Pronto, a sopa poderia ser servida em alguns minutos. Faltava o “e o que mais”. Um lanche? O pão de forma que tinha já estava perto da data de validade, e não havia nada que pudesse servir como recheio. E eu, após o banho redentor e vestida com roupas quentes e caseiras (ou seja, ridículas), recusava-me a sair de casa para comprar o que quer que fosse. Aí me ocorreu que o pão precisava ser usado, antes que se estragasse; e assim, de improviso, peguei as fatias e com elas forrei uma assadeira. Iriam ao forno, de alguma forma, para que fossem tostadas e perdessem a característica de pão quase vencido.

Ótimo, a base já estava pronta. O que poderia, enfim, dar graça ao pão? Voltei à geladeira: havia apenas algumas poucas fatias de mussarela. Antes de entrar em desespero, resolvi raciocinar: o que havia ainda em abundância na casa - além, é claro, de mandioquinha?

Cebolas! Havia cebolas. Piquei uma bem grande em rodelas finas, peguei uma frigideira para dar-lhes um leve refogado e ia começar a untá-la, quando me ocorreu utilizar manteiga ao invés de óleo. Combina mais com pão, pensei. E assim, refoguei na manteiga as rodelas de cebola, que se transformaram em brilhantes e cheirosos anéis translúcidos. Polvilhei sal e espalhei as rodelas proporcionalmente sobre as fatias de pão que estavam sobre a assadeira. Liguei o forno. E novamente pus meu improviso a funcionar, pensando no que colocar sobre as cebolas...

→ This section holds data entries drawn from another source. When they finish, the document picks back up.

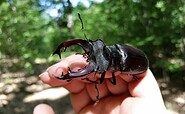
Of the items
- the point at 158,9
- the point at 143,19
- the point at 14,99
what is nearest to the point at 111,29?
the point at 143,19

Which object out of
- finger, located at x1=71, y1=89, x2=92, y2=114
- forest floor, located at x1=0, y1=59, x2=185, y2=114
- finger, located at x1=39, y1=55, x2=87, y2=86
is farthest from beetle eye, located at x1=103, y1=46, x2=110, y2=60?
forest floor, located at x1=0, y1=59, x2=185, y2=114

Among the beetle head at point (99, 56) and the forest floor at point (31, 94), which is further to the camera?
the forest floor at point (31, 94)

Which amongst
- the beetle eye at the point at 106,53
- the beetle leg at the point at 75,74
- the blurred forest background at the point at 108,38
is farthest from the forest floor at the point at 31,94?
the beetle leg at the point at 75,74

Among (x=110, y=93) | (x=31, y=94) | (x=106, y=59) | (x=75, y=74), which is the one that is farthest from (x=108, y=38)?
(x=75, y=74)

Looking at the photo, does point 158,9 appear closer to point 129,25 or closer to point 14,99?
point 129,25

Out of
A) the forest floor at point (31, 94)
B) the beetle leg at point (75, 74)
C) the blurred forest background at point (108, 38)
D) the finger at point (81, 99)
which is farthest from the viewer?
the blurred forest background at point (108, 38)

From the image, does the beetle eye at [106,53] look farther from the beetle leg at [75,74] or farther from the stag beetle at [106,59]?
the beetle leg at [75,74]

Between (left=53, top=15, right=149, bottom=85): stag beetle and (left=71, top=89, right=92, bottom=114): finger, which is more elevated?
(left=53, top=15, right=149, bottom=85): stag beetle

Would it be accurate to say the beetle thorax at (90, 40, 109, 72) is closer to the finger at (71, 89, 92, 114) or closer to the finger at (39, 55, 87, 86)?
the finger at (39, 55, 87, 86)
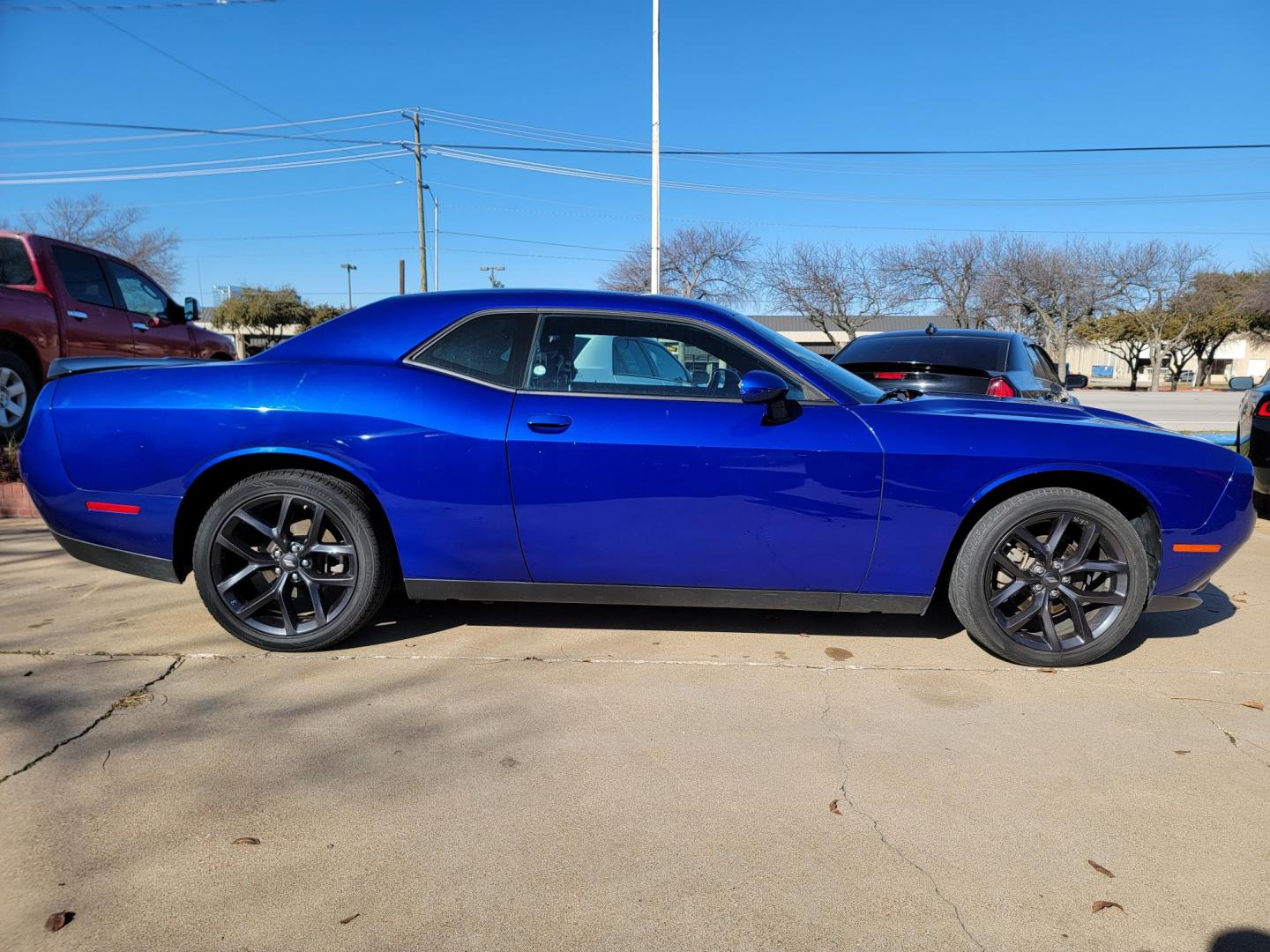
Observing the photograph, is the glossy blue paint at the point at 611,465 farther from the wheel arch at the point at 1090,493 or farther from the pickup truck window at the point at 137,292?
the pickup truck window at the point at 137,292

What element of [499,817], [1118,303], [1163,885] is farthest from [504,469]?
[1118,303]

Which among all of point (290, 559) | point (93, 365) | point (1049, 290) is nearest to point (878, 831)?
point (290, 559)

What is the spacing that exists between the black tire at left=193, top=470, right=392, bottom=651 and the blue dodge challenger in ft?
0.04

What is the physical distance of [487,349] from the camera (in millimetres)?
3279

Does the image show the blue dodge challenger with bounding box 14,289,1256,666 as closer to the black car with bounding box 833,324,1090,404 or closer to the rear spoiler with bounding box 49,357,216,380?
the rear spoiler with bounding box 49,357,216,380

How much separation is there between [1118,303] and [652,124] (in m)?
37.8

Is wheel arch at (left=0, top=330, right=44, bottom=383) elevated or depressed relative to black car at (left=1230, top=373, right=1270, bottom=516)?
elevated

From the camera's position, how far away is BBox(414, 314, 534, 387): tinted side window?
3.24 metres

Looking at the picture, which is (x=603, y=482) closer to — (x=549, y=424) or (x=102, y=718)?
(x=549, y=424)

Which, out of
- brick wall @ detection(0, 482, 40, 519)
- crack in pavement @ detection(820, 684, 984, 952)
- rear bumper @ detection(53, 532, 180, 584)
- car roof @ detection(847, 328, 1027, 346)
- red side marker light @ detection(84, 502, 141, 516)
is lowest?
crack in pavement @ detection(820, 684, 984, 952)

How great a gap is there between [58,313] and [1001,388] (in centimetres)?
790

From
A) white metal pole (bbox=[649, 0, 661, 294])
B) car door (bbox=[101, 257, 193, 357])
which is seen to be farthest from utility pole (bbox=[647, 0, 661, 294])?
car door (bbox=[101, 257, 193, 357])

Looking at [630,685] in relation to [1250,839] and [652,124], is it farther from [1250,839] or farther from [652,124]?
[652,124]

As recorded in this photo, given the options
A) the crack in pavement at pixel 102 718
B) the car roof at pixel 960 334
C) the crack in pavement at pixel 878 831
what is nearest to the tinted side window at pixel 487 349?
the crack in pavement at pixel 102 718
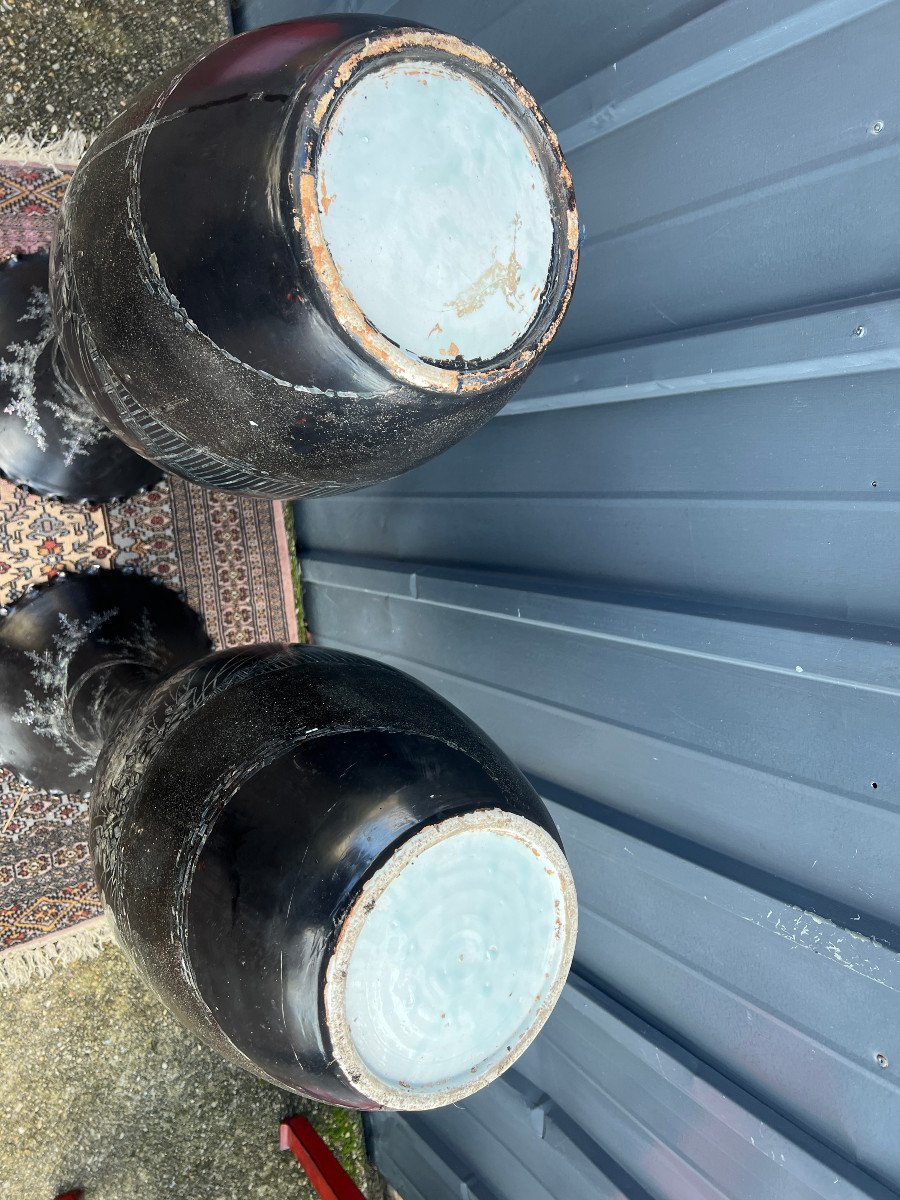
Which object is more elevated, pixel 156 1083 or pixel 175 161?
pixel 175 161

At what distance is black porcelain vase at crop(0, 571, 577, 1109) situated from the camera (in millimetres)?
752

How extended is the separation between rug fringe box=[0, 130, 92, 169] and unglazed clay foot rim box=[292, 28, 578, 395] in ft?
4.09

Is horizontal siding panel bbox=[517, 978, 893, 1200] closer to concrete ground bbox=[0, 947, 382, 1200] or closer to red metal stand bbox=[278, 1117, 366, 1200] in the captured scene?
red metal stand bbox=[278, 1117, 366, 1200]

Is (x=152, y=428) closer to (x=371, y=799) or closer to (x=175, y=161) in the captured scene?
(x=175, y=161)

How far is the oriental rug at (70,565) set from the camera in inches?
67.9

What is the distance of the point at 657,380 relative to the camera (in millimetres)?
1164

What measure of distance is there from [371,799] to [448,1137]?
1578 mm

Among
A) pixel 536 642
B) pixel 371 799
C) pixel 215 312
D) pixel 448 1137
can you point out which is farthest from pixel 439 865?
pixel 448 1137

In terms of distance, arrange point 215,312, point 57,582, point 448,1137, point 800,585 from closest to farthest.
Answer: point 215,312, point 800,585, point 57,582, point 448,1137

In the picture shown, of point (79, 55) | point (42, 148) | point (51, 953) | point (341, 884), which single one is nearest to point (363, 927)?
point (341, 884)

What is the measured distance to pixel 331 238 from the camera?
697 mm

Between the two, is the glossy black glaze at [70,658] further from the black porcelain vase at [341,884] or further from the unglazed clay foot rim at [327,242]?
the unglazed clay foot rim at [327,242]

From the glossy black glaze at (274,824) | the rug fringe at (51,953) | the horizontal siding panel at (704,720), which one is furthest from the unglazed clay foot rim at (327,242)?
the rug fringe at (51,953)

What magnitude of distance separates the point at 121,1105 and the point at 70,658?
3.90 ft
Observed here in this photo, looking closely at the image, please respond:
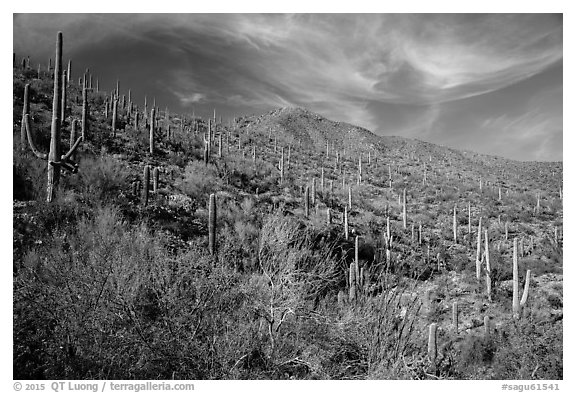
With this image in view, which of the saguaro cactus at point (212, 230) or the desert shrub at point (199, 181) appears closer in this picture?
the saguaro cactus at point (212, 230)

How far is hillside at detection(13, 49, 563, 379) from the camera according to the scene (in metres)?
4.62

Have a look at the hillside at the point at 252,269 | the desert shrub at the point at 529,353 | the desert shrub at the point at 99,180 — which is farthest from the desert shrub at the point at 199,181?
the desert shrub at the point at 529,353

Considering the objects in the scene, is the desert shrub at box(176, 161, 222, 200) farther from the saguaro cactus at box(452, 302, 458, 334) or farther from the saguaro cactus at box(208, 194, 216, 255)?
the saguaro cactus at box(452, 302, 458, 334)

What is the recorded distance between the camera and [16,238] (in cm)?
720

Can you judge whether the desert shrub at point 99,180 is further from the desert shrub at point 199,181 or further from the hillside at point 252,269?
the desert shrub at point 199,181

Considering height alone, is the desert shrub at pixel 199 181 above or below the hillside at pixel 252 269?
above

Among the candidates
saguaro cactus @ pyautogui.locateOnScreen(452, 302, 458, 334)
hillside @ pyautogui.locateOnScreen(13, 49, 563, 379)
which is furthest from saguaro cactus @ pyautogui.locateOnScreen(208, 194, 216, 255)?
saguaro cactus @ pyautogui.locateOnScreen(452, 302, 458, 334)

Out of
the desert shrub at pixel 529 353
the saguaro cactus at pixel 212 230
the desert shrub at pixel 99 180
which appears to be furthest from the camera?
the desert shrub at pixel 99 180

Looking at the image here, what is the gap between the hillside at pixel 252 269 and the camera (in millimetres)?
4617

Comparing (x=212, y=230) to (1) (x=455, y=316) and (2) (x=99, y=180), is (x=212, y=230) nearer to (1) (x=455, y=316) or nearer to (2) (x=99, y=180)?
(2) (x=99, y=180)

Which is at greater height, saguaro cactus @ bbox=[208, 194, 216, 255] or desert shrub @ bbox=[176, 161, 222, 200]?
desert shrub @ bbox=[176, 161, 222, 200]

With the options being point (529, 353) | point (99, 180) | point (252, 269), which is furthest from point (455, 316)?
point (99, 180)
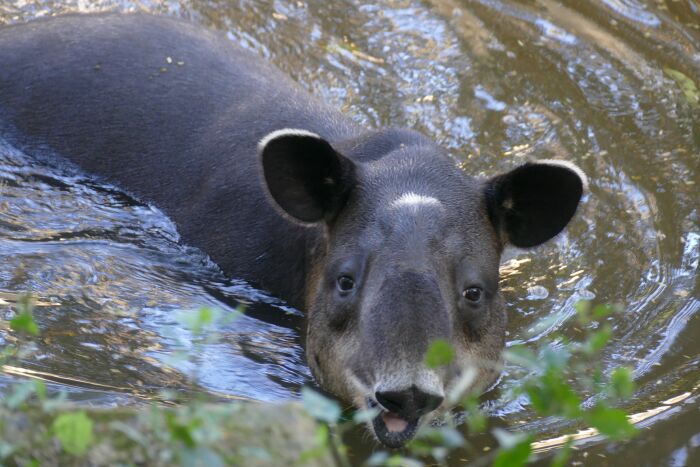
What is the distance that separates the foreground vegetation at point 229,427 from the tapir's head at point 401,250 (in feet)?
3.82

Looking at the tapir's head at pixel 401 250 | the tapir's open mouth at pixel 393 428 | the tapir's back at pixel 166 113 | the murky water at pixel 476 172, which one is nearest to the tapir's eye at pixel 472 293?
the tapir's head at pixel 401 250

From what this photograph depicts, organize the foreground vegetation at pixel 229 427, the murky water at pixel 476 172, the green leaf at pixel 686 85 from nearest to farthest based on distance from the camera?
the foreground vegetation at pixel 229 427
the murky water at pixel 476 172
the green leaf at pixel 686 85

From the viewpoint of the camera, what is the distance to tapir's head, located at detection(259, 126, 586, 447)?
5547 mm

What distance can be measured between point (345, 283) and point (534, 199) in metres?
1.29

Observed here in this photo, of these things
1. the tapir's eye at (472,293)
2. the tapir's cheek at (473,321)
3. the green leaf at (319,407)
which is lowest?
the green leaf at (319,407)

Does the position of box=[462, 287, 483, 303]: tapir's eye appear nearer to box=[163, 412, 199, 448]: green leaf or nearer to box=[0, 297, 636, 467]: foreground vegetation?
box=[0, 297, 636, 467]: foreground vegetation

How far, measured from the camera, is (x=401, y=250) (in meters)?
6.04

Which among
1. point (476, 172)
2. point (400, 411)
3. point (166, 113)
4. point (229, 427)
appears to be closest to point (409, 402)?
point (400, 411)

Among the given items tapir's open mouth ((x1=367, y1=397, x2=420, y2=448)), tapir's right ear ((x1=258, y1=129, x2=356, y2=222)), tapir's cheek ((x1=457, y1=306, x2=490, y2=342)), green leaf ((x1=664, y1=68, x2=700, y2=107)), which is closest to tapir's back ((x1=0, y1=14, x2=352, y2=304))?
tapir's right ear ((x1=258, y1=129, x2=356, y2=222))

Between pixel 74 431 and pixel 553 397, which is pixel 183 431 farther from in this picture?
pixel 553 397

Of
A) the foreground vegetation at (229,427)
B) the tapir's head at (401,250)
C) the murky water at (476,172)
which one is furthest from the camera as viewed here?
the murky water at (476,172)

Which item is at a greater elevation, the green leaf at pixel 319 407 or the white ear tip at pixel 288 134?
the white ear tip at pixel 288 134

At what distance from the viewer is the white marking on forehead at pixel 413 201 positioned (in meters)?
6.46

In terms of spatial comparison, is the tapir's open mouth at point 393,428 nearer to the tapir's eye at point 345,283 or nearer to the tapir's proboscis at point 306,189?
the tapir's proboscis at point 306,189
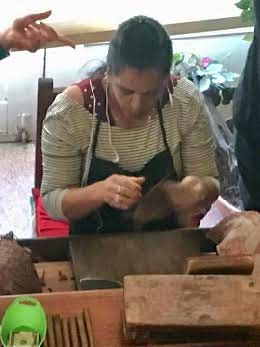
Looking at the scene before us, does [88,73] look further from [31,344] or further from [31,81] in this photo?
[31,81]

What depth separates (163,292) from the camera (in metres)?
0.88

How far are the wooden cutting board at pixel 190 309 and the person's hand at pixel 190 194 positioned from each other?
1.31 feet

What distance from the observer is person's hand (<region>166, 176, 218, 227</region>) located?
4.24ft

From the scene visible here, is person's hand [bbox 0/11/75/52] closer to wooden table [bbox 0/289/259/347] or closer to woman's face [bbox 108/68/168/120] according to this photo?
woman's face [bbox 108/68/168/120]

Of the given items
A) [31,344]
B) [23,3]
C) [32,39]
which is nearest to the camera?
[31,344]

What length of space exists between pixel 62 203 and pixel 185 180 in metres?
0.23

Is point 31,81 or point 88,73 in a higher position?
point 88,73

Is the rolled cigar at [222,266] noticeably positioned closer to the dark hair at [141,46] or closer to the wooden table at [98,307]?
the wooden table at [98,307]

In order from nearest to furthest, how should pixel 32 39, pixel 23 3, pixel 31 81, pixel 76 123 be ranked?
pixel 32 39 < pixel 76 123 < pixel 23 3 < pixel 31 81

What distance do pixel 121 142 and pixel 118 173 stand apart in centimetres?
6

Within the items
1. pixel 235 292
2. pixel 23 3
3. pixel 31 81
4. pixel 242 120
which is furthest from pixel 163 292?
pixel 31 81

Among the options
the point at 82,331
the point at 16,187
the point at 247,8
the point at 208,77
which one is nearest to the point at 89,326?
the point at 82,331

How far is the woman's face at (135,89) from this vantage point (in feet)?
3.93

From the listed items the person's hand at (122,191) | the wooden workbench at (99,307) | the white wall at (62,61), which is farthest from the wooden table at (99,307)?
the white wall at (62,61)
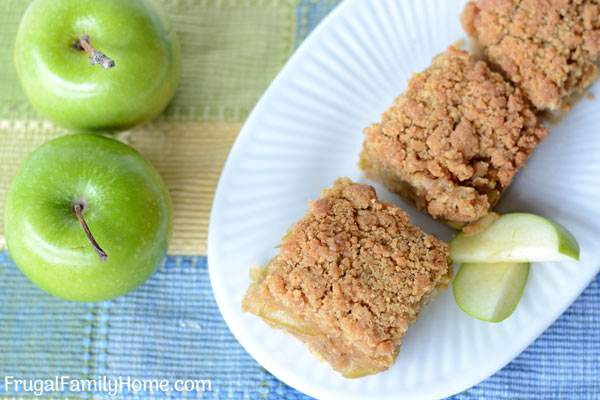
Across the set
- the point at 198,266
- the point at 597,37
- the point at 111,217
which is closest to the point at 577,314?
the point at 597,37

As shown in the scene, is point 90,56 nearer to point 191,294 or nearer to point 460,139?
point 191,294

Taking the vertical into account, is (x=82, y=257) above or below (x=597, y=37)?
above

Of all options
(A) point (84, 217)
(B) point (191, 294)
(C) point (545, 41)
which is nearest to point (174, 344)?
(B) point (191, 294)

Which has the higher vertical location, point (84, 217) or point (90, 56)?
point (90, 56)

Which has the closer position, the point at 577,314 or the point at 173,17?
the point at 577,314

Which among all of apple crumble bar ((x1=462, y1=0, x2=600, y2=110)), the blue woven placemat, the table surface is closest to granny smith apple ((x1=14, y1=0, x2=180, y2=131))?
the table surface

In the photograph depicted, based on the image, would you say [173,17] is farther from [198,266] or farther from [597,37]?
[597,37]
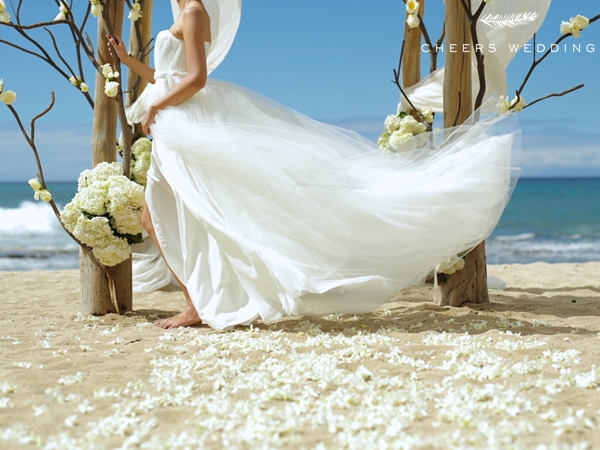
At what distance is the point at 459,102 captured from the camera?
4.57 meters

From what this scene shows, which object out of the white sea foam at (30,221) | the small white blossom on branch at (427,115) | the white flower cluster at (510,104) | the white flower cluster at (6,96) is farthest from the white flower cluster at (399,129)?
the white sea foam at (30,221)

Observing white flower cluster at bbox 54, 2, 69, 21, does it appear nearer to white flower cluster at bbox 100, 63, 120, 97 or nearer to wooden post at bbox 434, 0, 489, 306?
white flower cluster at bbox 100, 63, 120, 97

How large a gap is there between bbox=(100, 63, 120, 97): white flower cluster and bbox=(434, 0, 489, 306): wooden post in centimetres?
241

Lembrei-me de certa vez ter feito uns sanduíches de forno que eram cobertos com ovos batidos com leite. Achei que poderia ser uma boa idéia, até porque estes dois ingredientes eu tinha à mão. Bati dois ovos com um pouco de sal e abri a geladeira em busca do leite, mas me deparei com uma caixinha de creme de leite já começada. A combinação parecia ter futuro, e assim juntei creme de leite ao ovo batido, espalhando-os sobre o pão com as cebolas. Voilà! Queria ter posto também queijo ralado, mas este era apenas um ítem de minha lista de compras, e não uma realidade.

Levei os pães assim montados ao forno quente, e eles ficaram vistosos, pois os ovos estufaram um pouco sob o calor. Lamentei a falta do queijo ralado. Tirei-os do forno um pouco antes de ficarem prontos (não, não sei quanto tempo isso levou) e coloquei sobre eles as parcas fatias de mussarela anteriormente mencionadas, voltando a assadeira ao forno apenas para que derretessem. E assim que isso aconteceu, chamei meus filhos para jantar.

É certo que adolescentes famintos não são exatamente gourmets refinados, mas o fato é que o tal pão evaporou da assadeira. E com a sopa, que estava realmente saborosa, o jantar havia, finalmente, sido aprovado.

Enquanto dava cabo da louça, fiquei pensando se não seria uma boa idéia programar com certa antecedência o jantar do dia seguinte, para que não precisasse improvisar novamente... e constatei, estarrecida, que minha cota de imaginação estava completamente zerada!

Bem, concluí, amanhã será outro dia. E sei que sob pressão também se cozinha.